Silver Charts Biggest Monthly Gain in 9 Years
Silver just had its biggest monthly gain in nine years.
The spot price of the white metal went into May at $14.96 per ounce and closed on May 29 at $17.98, a 20.7% increase. Silver futures did even better, with the price of silver for July delivery hitting $18.50 per ounce Friday.
Analysts think silver could get a further boost as economies open up. Although silver is fundamentally a monetary metal, industrial use is a significant source of demand.
Gold also had a solid month with steady returns in May, gaining about 2.4%. But silver’s big run helped narrow the silver-gold ratio. As of Monday morning (June 1), it had closed to 95.26-1. That means it takes just over 95 ounces of silver to buy one ounce of gold.
Earlier in May, the silver-gold ratio was 113-1, and in March, it hit a record of 120-1. At that point, silver had never been cheaper in terms of gold in over 5,000 years of human history.
Although the silver-gold ratio has closed, the white metal remains historically inexpensive compared to gold. We still effectively have silver on sale. Up until the 20th century, the silver-gold ratio remained within the ancient range of between 10 to 20 units of silver per unit of gold. As gold and silver’s role as a medium of exchange diminished, the spread widened, averaging around 40 to 5o-1. The current spread of 95-1 is still way above the modern historical norm.
Analysts have been expecting silver to break out. A recent article in the Financial Times declared, “Investors make big bets on silver closing giant gap with gold.” The report points out that since silver hit an 11-year low back in March, holdings of silver-backed ETFs have surged, hitting a record high of 675 million ounces.
Silver was up almost 50 cents on Friday alone. It was not only a huge gain in the dollar price of silver; but also a big gain in silver priced in terms of gold. In a recent podcast, Peter Schiff said this is bullish for both the silver and gold markets.
That’s why I’ve been pretty much pounding the table for people to buy silver. Because not only is silver going to rise, in my opinion, but it’s also going to rise relative to the price of gold, which is also going to rise.”
- - -
* TO DO *
1 > Say whether each statement agrees with the silver article, answering yes or no and quoting the words that decide it: (a) Silver's spot price closed on May 29 at $17.98 per ounce. (b) Gold gained about 5% in May. (c) In March, the silver-gold ratio hit a record of 120-1.
2 > Write the next part of the silver article, picking up after its last sentence.
The data that comes next is separate material with no link to the silver article.

Records held in a dataset
- - -
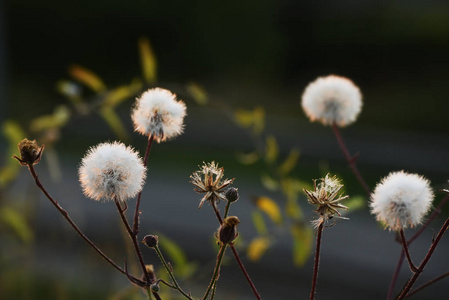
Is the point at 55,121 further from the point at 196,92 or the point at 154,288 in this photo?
the point at 154,288

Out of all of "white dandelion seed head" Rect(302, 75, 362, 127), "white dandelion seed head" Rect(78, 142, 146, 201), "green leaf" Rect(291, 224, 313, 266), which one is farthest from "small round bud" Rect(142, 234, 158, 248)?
"green leaf" Rect(291, 224, 313, 266)

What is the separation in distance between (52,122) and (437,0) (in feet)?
47.0

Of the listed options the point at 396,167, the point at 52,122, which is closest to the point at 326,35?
the point at 396,167

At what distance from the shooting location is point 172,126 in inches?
27.3

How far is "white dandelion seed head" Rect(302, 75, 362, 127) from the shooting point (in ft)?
3.12

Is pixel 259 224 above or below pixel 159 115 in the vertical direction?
above

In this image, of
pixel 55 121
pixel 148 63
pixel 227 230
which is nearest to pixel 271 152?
pixel 148 63

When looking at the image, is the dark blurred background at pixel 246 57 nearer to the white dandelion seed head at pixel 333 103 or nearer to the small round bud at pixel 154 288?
the white dandelion seed head at pixel 333 103

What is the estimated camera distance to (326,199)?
0.57 m

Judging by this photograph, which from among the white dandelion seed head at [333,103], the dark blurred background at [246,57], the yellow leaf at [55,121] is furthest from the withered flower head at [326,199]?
the dark blurred background at [246,57]

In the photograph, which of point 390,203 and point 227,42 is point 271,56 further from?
point 390,203

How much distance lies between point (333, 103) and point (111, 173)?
0.45 meters

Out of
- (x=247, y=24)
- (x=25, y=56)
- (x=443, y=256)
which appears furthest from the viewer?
(x=25, y=56)

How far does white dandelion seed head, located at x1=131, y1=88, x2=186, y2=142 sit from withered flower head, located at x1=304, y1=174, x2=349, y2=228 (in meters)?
0.18
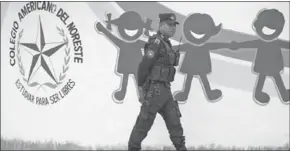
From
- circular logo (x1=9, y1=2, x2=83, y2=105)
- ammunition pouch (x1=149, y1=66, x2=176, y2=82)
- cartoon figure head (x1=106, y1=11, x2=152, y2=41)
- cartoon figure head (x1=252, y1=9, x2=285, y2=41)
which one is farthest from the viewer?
circular logo (x1=9, y1=2, x2=83, y2=105)

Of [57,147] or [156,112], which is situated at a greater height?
[156,112]

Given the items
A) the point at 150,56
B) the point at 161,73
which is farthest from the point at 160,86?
the point at 150,56

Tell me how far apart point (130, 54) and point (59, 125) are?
1.40m

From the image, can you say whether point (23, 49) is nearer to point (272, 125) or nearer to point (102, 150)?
point (102, 150)

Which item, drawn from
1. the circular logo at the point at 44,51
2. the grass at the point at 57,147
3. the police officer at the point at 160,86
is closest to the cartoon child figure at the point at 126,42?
the circular logo at the point at 44,51

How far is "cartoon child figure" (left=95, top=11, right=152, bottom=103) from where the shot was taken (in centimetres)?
697

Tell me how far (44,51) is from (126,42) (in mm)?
1232

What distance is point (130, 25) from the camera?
275 inches

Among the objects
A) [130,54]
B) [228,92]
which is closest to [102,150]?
[130,54]

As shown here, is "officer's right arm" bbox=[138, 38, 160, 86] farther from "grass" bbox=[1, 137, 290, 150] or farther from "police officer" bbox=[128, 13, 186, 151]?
"grass" bbox=[1, 137, 290, 150]

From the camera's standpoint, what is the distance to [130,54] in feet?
23.1

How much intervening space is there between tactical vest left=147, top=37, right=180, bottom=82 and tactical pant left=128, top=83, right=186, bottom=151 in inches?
3.6

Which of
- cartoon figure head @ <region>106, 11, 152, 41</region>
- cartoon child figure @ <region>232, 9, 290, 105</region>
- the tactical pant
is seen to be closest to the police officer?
the tactical pant

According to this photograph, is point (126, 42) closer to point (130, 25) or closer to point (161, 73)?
point (130, 25)
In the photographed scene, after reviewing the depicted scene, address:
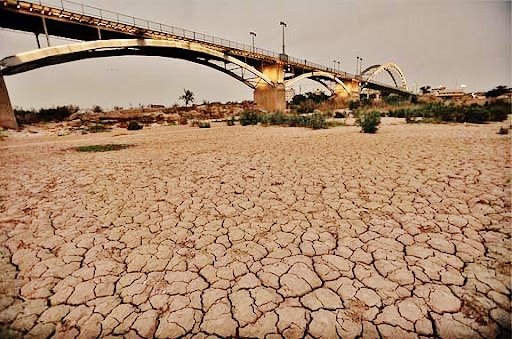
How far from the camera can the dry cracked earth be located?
74.7 inches

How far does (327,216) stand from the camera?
3.43m

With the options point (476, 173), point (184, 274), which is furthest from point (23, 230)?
point (476, 173)

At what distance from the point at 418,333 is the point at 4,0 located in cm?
2184

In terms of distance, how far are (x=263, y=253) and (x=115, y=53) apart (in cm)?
2491

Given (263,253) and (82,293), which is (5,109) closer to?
(82,293)

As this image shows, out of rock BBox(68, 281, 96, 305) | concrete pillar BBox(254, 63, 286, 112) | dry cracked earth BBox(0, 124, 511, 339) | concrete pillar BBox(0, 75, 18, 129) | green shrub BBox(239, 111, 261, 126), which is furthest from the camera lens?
concrete pillar BBox(254, 63, 286, 112)

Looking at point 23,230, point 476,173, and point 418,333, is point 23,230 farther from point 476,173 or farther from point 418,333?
point 476,173

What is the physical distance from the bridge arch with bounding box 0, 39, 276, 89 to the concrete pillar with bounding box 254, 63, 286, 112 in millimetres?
1864

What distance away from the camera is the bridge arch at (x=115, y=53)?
15.8m

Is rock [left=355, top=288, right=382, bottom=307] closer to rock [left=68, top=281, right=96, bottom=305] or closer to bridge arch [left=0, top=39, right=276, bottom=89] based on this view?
rock [left=68, top=281, right=96, bottom=305]

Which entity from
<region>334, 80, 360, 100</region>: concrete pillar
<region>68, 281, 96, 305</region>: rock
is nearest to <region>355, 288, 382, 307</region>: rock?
<region>68, 281, 96, 305</region>: rock

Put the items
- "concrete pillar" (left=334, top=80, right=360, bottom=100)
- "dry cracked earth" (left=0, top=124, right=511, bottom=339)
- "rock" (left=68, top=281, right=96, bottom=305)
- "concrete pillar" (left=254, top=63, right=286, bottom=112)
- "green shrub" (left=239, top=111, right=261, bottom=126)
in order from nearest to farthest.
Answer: "dry cracked earth" (left=0, top=124, right=511, bottom=339) → "rock" (left=68, top=281, right=96, bottom=305) → "green shrub" (left=239, top=111, right=261, bottom=126) → "concrete pillar" (left=254, top=63, right=286, bottom=112) → "concrete pillar" (left=334, top=80, right=360, bottom=100)

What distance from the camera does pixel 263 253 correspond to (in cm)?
270

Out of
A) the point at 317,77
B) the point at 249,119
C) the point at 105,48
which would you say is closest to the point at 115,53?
the point at 105,48
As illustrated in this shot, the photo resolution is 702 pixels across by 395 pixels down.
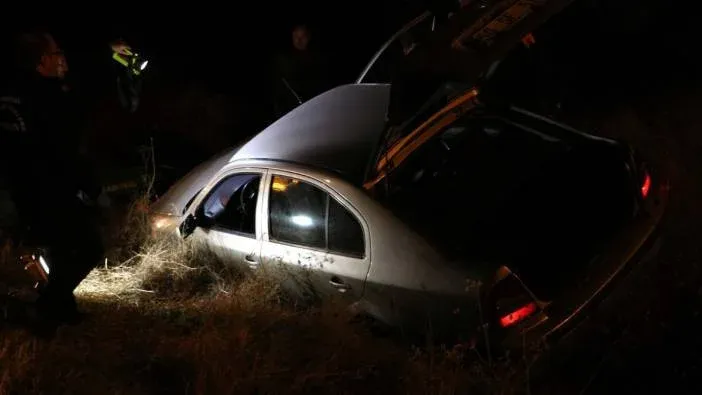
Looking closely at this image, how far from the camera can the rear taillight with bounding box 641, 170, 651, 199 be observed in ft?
12.7

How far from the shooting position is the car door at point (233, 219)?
4.66m

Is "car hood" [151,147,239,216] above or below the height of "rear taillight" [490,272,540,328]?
above

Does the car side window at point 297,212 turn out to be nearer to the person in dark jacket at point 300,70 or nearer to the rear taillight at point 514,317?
the rear taillight at point 514,317

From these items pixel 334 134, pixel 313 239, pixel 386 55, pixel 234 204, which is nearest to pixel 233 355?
pixel 313 239

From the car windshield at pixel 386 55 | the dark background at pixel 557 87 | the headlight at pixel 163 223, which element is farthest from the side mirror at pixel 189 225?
the dark background at pixel 557 87

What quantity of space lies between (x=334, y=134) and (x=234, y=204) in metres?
0.97

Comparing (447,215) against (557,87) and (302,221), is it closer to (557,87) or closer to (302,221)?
(302,221)

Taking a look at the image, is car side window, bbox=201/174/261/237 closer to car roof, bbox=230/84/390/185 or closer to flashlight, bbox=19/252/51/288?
car roof, bbox=230/84/390/185

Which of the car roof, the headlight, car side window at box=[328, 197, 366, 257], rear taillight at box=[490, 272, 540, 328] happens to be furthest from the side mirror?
rear taillight at box=[490, 272, 540, 328]

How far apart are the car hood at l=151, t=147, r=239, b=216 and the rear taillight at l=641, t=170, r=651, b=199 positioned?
3059 millimetres

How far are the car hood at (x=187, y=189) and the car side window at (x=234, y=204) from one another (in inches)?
11.3

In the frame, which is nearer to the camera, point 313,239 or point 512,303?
point 512,303

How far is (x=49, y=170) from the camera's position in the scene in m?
3.99

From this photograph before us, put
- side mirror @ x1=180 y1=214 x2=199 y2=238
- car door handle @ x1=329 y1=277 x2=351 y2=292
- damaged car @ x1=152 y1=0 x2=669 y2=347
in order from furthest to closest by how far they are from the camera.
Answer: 1. side mirror @ x1=180 y1=214 x2=199 y2=238
2. car door handle @ x1=329 y1=277 x2=351 y2=292
3. damaged car @ x1=152 y1=0 x2=669 y2=347
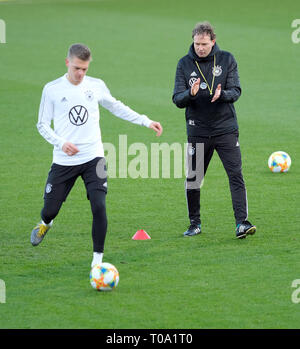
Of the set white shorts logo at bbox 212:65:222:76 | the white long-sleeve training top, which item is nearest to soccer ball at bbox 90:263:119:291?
the white long-sleeve training top

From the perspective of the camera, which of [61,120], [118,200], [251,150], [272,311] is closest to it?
[272,311]

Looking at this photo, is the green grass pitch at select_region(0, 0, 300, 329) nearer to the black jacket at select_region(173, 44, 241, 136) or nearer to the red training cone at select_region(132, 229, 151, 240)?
the red training cone at select_region(132, 229, 151, 240)

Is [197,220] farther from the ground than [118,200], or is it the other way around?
[118,200]

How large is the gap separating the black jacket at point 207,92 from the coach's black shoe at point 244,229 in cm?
121

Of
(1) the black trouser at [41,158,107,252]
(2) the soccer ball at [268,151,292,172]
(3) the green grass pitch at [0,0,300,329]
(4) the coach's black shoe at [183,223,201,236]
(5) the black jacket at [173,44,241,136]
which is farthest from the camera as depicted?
(2) the soccer ball at [268,151,292,172]

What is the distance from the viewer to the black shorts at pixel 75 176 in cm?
888

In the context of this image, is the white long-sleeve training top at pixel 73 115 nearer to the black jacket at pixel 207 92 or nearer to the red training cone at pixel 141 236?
the black jacket at pixel 207 92

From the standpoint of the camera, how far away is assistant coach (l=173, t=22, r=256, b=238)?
10086mm

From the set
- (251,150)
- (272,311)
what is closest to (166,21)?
(251,150)

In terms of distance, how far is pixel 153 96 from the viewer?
21266 millimetres

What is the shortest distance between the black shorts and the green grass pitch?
2.82ft

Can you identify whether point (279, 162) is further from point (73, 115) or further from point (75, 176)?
point (73, 115)

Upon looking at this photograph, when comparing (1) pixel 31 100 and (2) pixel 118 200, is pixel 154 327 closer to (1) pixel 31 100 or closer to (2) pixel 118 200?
(2) pixel 118 200

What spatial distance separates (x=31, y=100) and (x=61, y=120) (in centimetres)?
1245
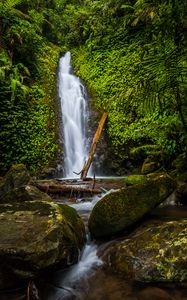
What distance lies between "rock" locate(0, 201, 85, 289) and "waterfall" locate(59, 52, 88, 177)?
6.31m

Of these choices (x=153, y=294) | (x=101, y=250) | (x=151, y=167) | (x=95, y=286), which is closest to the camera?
(x=153, y=294)

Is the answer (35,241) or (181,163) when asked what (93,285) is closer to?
(35,241)

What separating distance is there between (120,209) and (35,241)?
4.37 ft

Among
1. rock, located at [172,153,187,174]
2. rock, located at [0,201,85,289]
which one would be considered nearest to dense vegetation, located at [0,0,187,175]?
rock, located at [172,153,187,174]

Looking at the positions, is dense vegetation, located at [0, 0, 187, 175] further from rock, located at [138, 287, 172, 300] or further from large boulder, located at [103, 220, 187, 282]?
rock, located at [138, 287, 172, 300]

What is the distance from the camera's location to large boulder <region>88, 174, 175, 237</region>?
394 centimetres

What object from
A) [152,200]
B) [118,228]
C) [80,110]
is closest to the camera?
[118,228]

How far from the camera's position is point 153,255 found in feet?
10.3

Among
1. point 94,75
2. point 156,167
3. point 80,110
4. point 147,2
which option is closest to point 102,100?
point 80,110

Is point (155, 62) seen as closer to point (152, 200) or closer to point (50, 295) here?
point (152, 200)

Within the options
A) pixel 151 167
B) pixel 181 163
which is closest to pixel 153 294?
pixel 181 163

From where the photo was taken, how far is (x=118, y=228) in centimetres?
394

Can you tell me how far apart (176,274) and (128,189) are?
1.44 meters

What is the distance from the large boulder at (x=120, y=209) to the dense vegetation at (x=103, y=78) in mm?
1384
- - -
* PER-TASK OUTPUTS *
1 >
(a) Yes: "closed on May 29 at $17.98"
(b) No: "gaining about 2.4%"
(c) Yes: "in March, it hit a record of 120-1"

2 >
Some analysts have actually argued that the rising price of silver is bearish for gold because the price of gold is falling in terms of silver. Peter said he doesn’t think that could be further from the truth.
I think it is bullish that silver is finally participating in the precious metals rally. I thought it was bearish for gold that silver was not participating. Not that it meant gold couldn’t go up, but it meant that gold wasn’t going up even faster. And I think that now that silver has kind of broken out of this downtrend and now silver is not only following gold higher, but potentially leading gold higher, I think that is bullish for gold.”
Peter emphasized that gold has a historic price relative to all other commodities, including silver — i.e. the silver-gold ratio.
The further it veers from that price to the upside, the more you can argue gold is overvalued. But if we just have a general commodity boom, where all commodity prices are rising, then that keeps gold’s increase in check. And I think that’s what we’re headed for because we’re going to see a decline in fiat currencies.”
Typically, silver has outperformed gold during a gold bull market. Peter talked about this earlier in the year, saying “If we’re going to go to a new high in gold, if gold is going to take out $1,900, which I believe it is, silver should outperform.”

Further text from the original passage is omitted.